Michael Peterson, board member for long-distance passenger transport at DB said, “Where aviation and rail cooperate, we record double-digit growth rates. Our expanded feeder services to the largest German airport, Frankfurt Airport, are part of this success. If we succeed in intelligently networking the modes of transport, we will win more people over to climate-friendly mobility chains.”

Jost Lammers, president of BDL added, “I am very pleased that together we have been able to advance further projects for better networking of rail and air transport. In this way we improve the mobility offer for travelers, contribute to climate protection in the transport sector and ensure the competitiveness of the German aviation industry. To make further progress, however, we also need federal support for accelerated infrastructure expansion.”

The renewal and expansion of rail infrastructure is a prerequisite for even greater networking of air and rail transport, according to DB and BDL. In December last year, for example, the Wendlingen-Ulm high-speed line, which is around 60km long, went into operation. It shortens travel times between Stuttgart and Munich. It is also the basis for connecting Stuttgart Airport to long-distance rail passenger transport after the completion of the Stuttgart 21 rail project.
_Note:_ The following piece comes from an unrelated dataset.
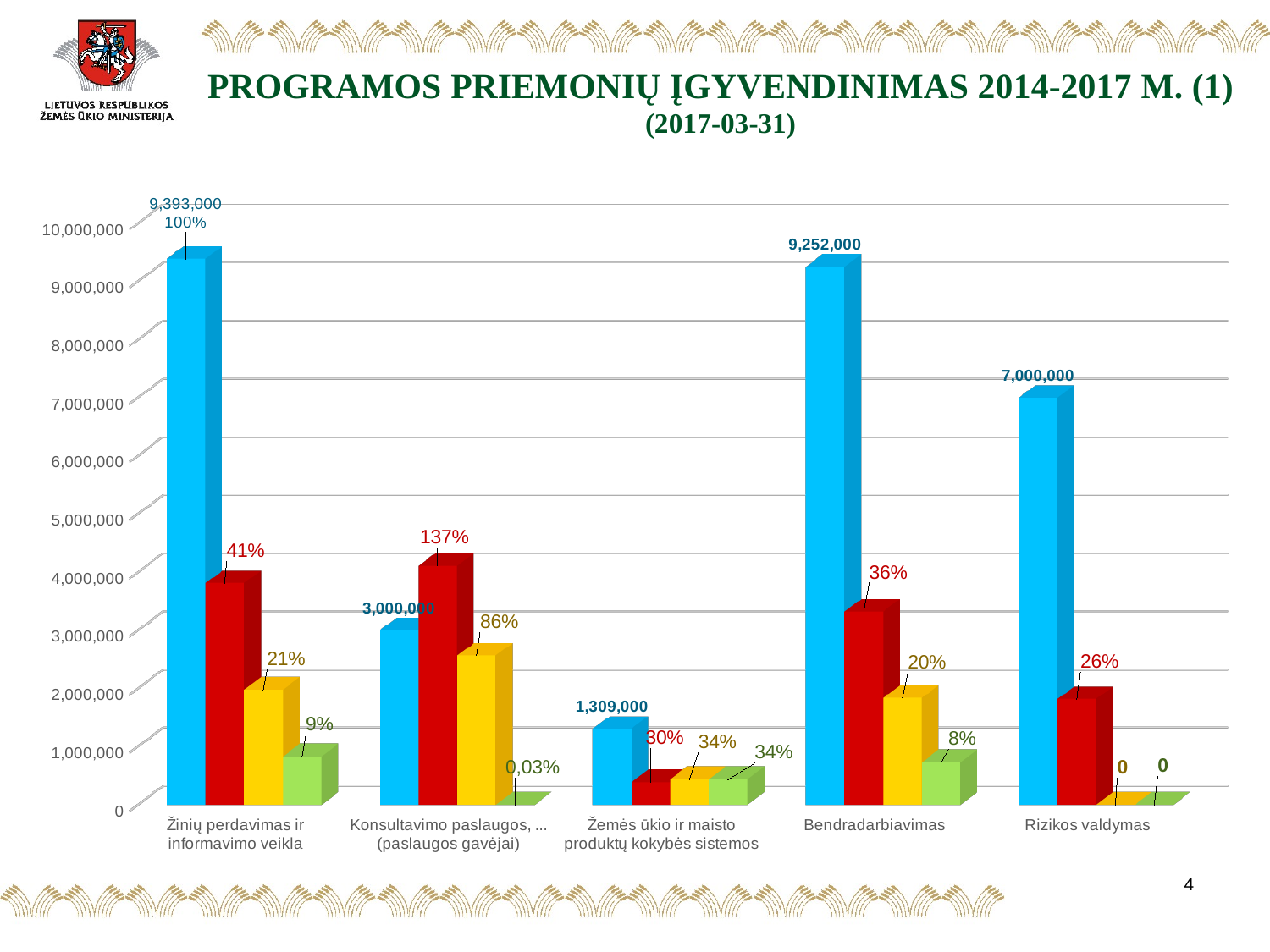
What kind of chart is shown on the slide? bar chart Which has the larger blue bar value, Bendradarbiavimas or Rizikos valdymas? Bendradarbiavimas What is the difference between the blue bar values for Žinių perdavimas ir informavimo veikla and Bendradarbiavimas? 141,000 Which category has the highest blue bar? Žinių perdavimas ir informavimo veikla What value is labelled on the blue bar for Žinių perdavimas ir informavimo veikla? 9,393,000 How many categories are shown on the x axis? 5 Is the value of the red bar for Žinių perdavimas ir informavimo veikla greater or less than 3,000,000? greater What value is labelled on the blue bar for Žemės ūkio ir maisto produktų kokybės sistemos? 1,309,000 What value is labelled on the blue bar for Bendradarbiavimas? 9,252,000 Which category has the lowest blue bar? Žemės ūkio ir maisto produktų kokybės sistemos What percentage is labelled on the red bar for Konsultavimo paslaugos (paslaugos gavėjai)? 137% What value is labelled on the blue bar for Rizikos valdymas? 7,000,000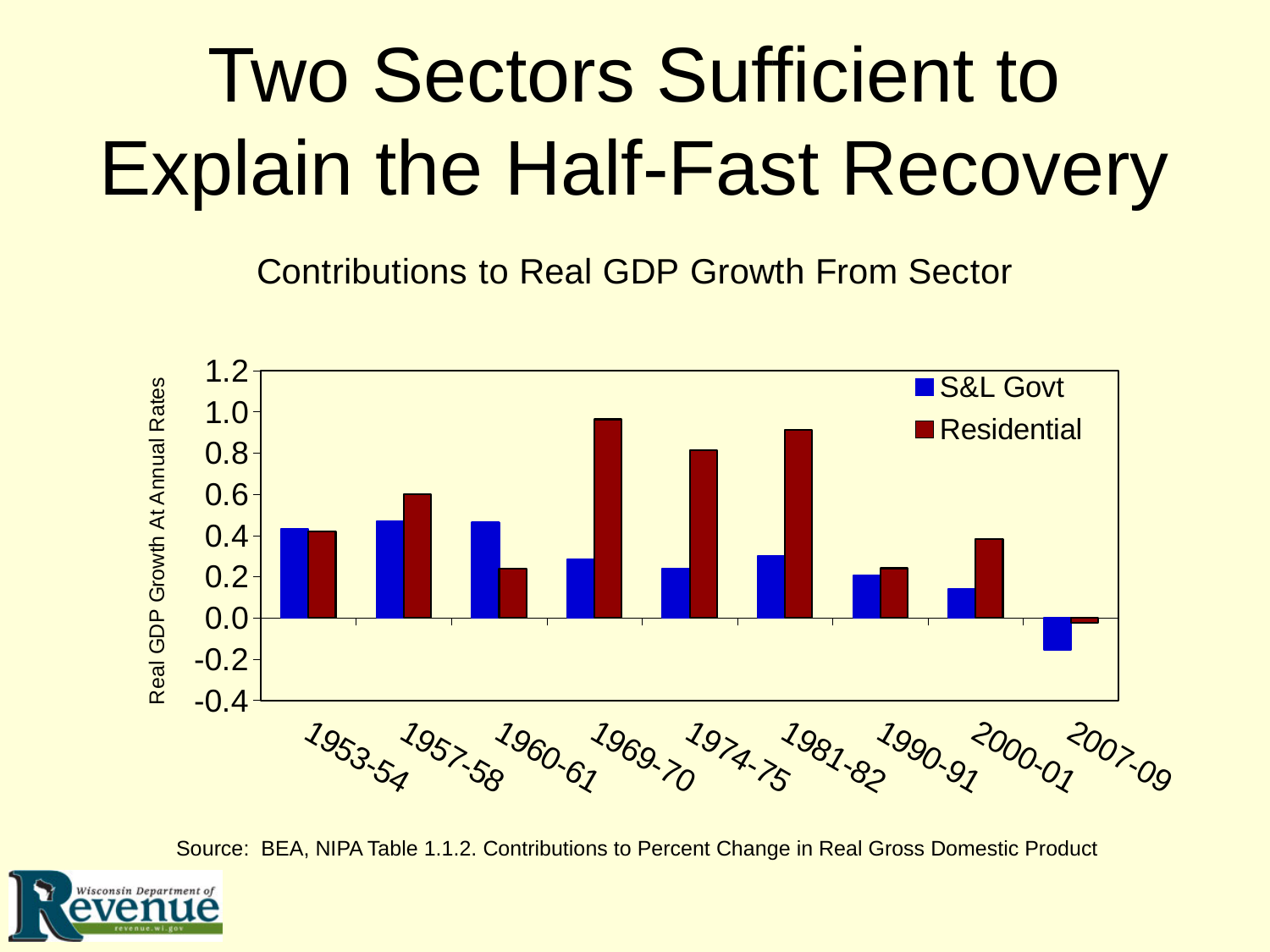
How many recovery periods are shown along the x axis? 9 What kind of chart is shown on the slide? bar chart For 1969-70, which is larger, the S&L Govt contribution or the Residential contribution? Residential For 1960-61, which is larger, the S&L Govt contribution or the Residential contribution? S&L Govt What is the title of the y axis? Real GDP Growth At Annual Rates Is the Residential value for 1957-58 greater or less than 0.4? greater Which period has the lowest Residential contribution? 2007-09 How many series does the legend list? 2 Is the Residential value for 1960-61 greater or less than 0.4? less Which period has the lowest S&L Govt contribution? 2007-09 Is the S&L Govt value for 2007-09 greater or less than 0.0? less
Furthermore, DB and BDL agree that the connection of Munich Airport to the ICE network should be tackled as “a matter of urgency”. Travelers to and from Munich Airport will benefit from the second main line of the Munich S-Bahn in the next few years. In the future, together with the Erdinger Ringschluss, it is intended to improve the connection between Munich Airport and rail transport. 

With the start of construction of the approximately four-and-a-half-kilometer route from the airport to Schwaigerloh in November 2022, the Erdinger ring closure is making further progress. DB is aiming for the section to be operational by the end of 2025.